Tbh this seems kinda rude. Maybe check github i am sure the whole journey can be seen there.
I think the reason they didn't opt for this approach is that putting stuff in a {} block creates its own scope, so any variables declared within that block are inaccessible from outside said scope.
The $: label syntax is valid JavaScript, but allowing scoped variables to be accessible outside of scope is very invalid JavaScript.
First off, thanks for chiming in with that detailed explanation. It's always a learning curve when you dive into the technical side of things, and I genuinely appreciate it.

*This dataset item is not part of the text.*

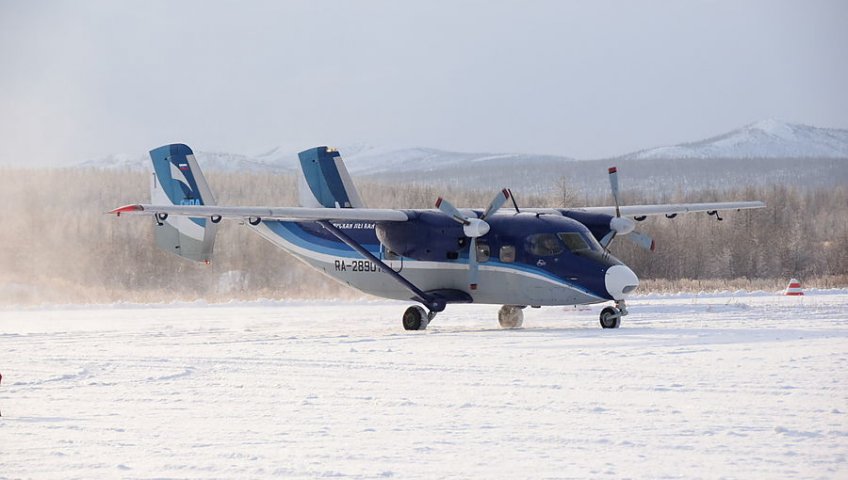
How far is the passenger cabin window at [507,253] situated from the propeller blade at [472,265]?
0.59 m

Given the constraints with TypeScript not being further compilable, I've been pondering on Svelte's direction. Personally, I'd lean towards letting go of some of the special touches in js/ts file if it means keeping more magic in Svelte. If we're heading towards making Svelte syntax work exactly the same in js/ts entirely, it feels like we might risk turning Svelte from its unique language-like identity into just another framework in the JS world.
Thanks again for the insights! I have already felt a little better about my current work in migrating an app from another framework to svelte 4. I was worried that I have made a very wasteful decision for my own company.